[start of DATASET RECORDS]
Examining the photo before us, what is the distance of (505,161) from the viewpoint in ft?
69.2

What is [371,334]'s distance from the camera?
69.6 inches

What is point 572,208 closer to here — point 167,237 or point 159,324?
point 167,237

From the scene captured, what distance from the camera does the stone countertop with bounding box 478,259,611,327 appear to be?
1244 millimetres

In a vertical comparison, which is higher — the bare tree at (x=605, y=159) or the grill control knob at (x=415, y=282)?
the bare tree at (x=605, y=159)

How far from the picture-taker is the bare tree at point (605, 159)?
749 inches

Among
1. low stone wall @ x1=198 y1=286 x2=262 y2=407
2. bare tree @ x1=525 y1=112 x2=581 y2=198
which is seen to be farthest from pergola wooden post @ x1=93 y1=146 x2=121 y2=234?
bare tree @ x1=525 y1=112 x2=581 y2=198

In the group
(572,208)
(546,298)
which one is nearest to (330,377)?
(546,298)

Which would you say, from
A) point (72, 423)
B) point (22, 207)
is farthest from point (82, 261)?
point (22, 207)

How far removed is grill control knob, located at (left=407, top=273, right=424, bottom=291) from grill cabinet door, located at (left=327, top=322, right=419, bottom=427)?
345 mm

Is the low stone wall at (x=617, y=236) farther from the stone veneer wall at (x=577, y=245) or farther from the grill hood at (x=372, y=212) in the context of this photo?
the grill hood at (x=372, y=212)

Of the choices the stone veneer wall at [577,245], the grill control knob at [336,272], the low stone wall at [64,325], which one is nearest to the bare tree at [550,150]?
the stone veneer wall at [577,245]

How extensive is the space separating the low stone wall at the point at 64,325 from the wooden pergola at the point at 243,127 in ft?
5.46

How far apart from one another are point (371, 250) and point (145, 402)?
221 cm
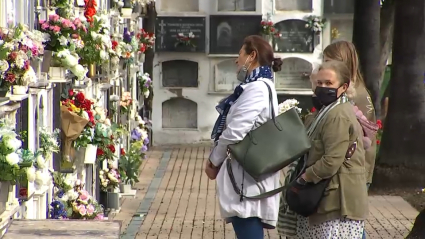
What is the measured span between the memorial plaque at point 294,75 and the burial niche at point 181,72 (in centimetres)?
166

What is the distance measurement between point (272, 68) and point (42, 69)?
1.64m

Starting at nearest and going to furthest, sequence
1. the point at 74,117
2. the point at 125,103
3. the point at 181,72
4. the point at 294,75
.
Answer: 1. the point at 74,117
2. the point at 125,103
3. the point at 294,75
4. the point at 181,72

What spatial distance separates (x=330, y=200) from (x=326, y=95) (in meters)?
0.55

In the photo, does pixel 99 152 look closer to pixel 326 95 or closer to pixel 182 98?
pixel 326 95

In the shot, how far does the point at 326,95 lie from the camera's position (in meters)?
5.59

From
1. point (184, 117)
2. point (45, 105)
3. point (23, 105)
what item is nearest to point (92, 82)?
point (45, 105)

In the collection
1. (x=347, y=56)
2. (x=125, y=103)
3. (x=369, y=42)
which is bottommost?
(x=125, y=103)

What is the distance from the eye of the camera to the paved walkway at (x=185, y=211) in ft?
33.7

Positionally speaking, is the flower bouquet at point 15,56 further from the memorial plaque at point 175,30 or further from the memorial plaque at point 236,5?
the memorial plaque at point 236,5

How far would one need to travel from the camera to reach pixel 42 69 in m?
6.89

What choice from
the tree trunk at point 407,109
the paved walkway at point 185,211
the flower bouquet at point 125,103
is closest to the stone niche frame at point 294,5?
the paved walkway at point 185,211

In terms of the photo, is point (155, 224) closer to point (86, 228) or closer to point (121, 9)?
point (121, 9)

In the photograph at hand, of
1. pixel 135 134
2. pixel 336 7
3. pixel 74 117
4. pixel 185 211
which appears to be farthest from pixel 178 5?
pixel 74 117

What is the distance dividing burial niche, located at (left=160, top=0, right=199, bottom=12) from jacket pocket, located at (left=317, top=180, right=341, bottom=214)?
1568 centimetres
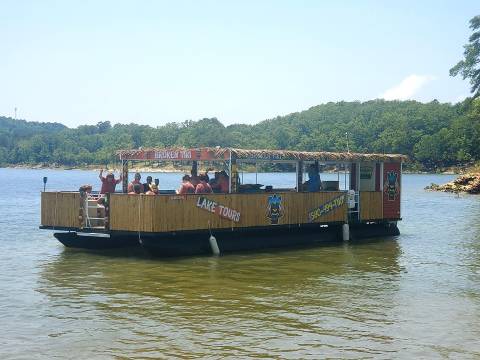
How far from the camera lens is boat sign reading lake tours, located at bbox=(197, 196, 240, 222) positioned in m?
20.6

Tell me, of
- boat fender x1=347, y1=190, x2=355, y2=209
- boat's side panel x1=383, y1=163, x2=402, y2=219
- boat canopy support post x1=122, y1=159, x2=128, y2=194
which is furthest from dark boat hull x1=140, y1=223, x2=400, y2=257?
boat canopy support post x1=122, y1=159, x2=128, y2=194

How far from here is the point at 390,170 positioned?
1076 inches

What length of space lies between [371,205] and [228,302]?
12.9 m

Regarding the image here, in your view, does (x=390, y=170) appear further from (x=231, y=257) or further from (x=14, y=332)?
(x=14, y=332)

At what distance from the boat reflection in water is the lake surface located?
3 centimetres

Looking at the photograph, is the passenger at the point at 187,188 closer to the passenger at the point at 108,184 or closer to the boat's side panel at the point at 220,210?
the boat's side panel at the point at 220,210

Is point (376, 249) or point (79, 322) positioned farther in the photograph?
point (376, 249)

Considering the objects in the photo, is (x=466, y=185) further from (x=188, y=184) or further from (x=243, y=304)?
(x=243, y=304)

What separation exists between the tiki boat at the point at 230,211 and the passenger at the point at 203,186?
19.5 inches

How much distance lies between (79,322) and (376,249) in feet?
44.4

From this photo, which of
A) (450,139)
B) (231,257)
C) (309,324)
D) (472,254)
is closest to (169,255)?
(231,257)

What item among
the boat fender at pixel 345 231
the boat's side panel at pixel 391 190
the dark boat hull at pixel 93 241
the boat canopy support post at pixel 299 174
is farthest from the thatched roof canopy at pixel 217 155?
the boat's side panel at pixel 391 190

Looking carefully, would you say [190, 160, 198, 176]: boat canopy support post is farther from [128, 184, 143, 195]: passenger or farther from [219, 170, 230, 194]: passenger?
[128, 184, 143, 195]: passenger

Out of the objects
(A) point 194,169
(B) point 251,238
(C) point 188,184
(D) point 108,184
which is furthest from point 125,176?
(B) point 251,238
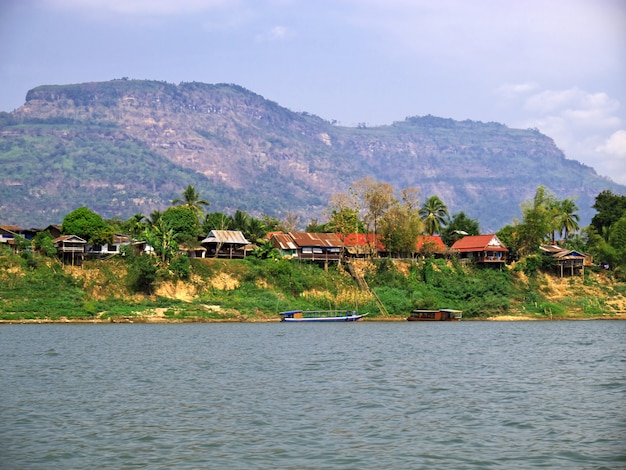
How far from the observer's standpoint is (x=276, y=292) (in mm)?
97250

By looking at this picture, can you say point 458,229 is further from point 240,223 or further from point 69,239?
point 69,239

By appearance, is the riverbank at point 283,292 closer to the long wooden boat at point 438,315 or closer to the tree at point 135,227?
the long wooden boat at point 438,315

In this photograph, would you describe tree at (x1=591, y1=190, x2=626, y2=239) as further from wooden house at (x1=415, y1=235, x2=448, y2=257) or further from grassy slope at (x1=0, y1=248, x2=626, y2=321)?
[end of DATASET RECORDS]
■ TASK TO CARRY OUT: Convert the lines from the start of the records through the line containing "1244 millimetres", inclusive, into a JSON list of strings with one string per line, leaving out blank lines.

■ SOLUTION TO THIS EXERCISE:
[
  "Examining the photo before us, what is the distance of (505,161) from the viewpoint in ft?",
  "69.2",
  "What is [371,334]'s distance from the camera?",
  "69.6 inches",
  "What is point 572,208 closer to here — point 167,237 or point 159,324?",
  "point 167,237",
  "From the scene captured, what distance from the camera does the stone countertop with bounding box 478,259,611,327 appear to be?",
  "1244 millimetres"
]